Customs officials in Thailand made their biggest seizure of heroin this year, about 315kg, worth up to $41 million, bringing the total confiscated so far this year to 1.8 tonnes, officials said on Tuesday.
They did not say where the drugs originated, but the seizure comes amid concerns that production may surge in neighboring Myanmar, the region's main supplier of illicit drugs, because of severe instability following the military's ouster of an elected government in February.
Customs Department director general Patchara Anuntasilpa said 134 shrink-wrapped packets of heroin, each weighing about 2.4kg, had been concealed in a shipment of acrylic paint headed for Australia.
He said the drugs were discovered on Monday because the packets of heroin were placed in square plastic containers which stood out on X-rays of the paint buckets.
The arrest of a suspect led to the identification of the person who hired him, who fled to Laos, said Wichai Chaimongkol, secretary-general of the Office of the Narcotics Control Board.
The Golden Triangle area, where the borders of Myanmar, Laos and Thailand meet, was a major production area for opium and hosted many of the labs that converted it to heroin.
Thailand has almost completely eliminated opium farming and heroin production, which continues in Myanmar, whose border areas have always been poorly policed.
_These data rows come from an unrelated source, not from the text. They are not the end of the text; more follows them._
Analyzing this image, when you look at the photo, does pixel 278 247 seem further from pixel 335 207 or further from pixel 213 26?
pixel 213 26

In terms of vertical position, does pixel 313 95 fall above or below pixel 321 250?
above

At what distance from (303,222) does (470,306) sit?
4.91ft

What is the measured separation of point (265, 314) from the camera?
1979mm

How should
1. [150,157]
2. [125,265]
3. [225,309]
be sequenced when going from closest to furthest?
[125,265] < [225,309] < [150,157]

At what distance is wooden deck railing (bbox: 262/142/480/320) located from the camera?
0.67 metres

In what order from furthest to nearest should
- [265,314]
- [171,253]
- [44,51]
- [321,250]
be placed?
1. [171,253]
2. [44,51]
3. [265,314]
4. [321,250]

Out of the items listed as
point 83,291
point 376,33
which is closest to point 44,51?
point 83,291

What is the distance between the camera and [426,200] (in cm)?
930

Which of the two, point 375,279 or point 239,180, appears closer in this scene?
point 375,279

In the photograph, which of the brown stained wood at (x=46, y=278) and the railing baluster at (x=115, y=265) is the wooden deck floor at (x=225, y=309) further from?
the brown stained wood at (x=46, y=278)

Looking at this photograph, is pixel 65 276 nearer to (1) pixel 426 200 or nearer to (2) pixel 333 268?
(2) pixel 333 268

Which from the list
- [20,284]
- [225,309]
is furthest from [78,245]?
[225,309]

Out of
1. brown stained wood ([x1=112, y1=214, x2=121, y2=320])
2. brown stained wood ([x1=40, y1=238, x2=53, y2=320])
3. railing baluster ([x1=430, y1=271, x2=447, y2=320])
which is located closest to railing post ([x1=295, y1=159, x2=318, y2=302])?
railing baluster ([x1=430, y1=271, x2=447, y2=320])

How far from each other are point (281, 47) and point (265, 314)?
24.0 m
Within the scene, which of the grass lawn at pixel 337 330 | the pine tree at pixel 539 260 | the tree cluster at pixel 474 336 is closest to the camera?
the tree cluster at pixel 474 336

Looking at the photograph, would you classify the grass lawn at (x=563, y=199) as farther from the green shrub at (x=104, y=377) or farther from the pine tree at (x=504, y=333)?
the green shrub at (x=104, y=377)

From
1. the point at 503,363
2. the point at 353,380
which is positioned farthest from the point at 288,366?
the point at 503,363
Heroin and other drugs are often smuggled through Laos to Thailand, where much of it is transshipped to overseas destinations such as Australia.
Over the past two decades, easily manufactured methamphetamines have supplanted opium and heroin to become the dominant illegal drug in the region for both domestic consumption and export.
"While demand for opiates continues to decrease as the region's synthetic drug market expands and diversifies, organised crime groups that traffic heroin are still generating substantial profits, with heroin manufacturing and trafficking making up the vast majority of this value," the UN Office on Drugs and Crime said in its annual Myanmar Opium Survey, published in January.
The Australian Strategic Policy Institute think tank noted in a report in March that statistics show that "the Australian drug trade is large and growing".
"Despite the best efforts of law enforcement agencies, methamphetamine and heroin use has been increasing by up to 17 per cent year on year. Falling prices in Southeast Asia are likely to keep pushing that number up, while drug prices and purity in Australia remain relatively stable," the report said.
The UN's drug agency has warned that the political turmoil in Myanmar could lead to an expansion of the illegal drug trade.
It said three factors could trigger an upsurge: a general breakdown of good governance, a collapse of markets for normal crops, and a desire by ethnic rebel militias, some of which have long ties to the drug trade, to raise revenue to support their activities during the political uncertainty.